Copy out the lines of the data below word for word, starting from the line that contains "Looking upon this" and continuing through the end of the data.

> [Rows from a spatial reasoning dataset]

--- BEGIN ---

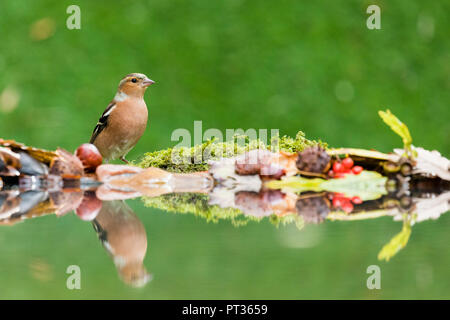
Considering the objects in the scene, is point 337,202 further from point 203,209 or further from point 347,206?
point 203,209

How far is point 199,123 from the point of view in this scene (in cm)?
491

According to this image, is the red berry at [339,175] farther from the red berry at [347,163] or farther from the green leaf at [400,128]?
the green leaf at [400,128]

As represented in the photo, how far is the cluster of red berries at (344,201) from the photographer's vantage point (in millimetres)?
1712

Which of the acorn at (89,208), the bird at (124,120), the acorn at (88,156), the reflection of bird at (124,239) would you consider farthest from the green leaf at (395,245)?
the bird at (124,120)

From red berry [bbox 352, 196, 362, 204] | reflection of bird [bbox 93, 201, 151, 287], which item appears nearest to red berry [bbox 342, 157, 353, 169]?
red berry [bbox 352, 196, 362, 204]

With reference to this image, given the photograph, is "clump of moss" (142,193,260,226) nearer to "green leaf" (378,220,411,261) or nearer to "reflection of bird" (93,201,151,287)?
"reflection of bird" (93,201,151,287)

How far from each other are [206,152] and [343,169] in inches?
34.2

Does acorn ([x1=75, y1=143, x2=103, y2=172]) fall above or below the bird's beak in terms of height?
below

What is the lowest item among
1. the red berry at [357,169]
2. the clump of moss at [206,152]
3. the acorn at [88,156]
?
the red berry at [357,169]

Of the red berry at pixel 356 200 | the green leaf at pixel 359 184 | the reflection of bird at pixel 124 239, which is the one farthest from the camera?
the green leaf at pixel 359 184

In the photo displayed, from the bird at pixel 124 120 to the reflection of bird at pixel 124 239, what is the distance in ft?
4.27

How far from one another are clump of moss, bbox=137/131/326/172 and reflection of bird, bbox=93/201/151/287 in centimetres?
114

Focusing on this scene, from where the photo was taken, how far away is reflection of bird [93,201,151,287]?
0.97 meters

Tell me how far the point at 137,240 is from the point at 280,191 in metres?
0.98
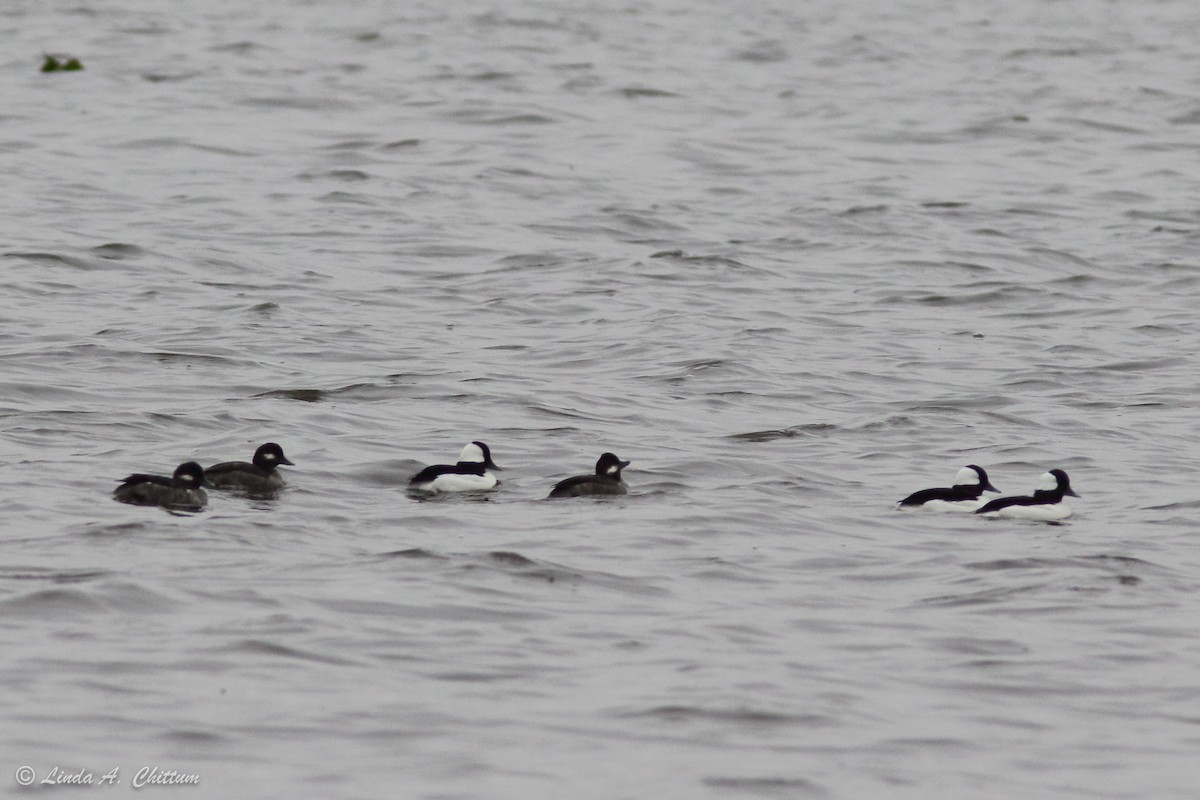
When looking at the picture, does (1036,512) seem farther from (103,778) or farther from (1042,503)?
(103,778)

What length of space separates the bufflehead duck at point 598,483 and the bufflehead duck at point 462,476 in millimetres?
523

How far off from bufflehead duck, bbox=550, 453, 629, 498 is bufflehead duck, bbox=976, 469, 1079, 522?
2597mm

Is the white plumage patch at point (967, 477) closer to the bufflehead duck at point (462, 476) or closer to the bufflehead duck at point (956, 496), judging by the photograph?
the bufflehead duck at point (956, 496)

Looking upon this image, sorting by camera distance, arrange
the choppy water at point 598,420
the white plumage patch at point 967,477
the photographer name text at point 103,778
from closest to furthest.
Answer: the photographer name text at point 103,778, the choppy water at point 598,420, the white plumage patch at point 967,477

--- END ---

> [Answer to the exercise]
Looking upon this image, sorting by camera distance, arrange
the choppy water at point 598,420
the white plumage patch at point 967,477
the photographer name text at point 103,778
from closest to furthest.
Answer: the photographer name text at point 103,778, the choppy water at point 598,420, the white plumage patch at point 967,477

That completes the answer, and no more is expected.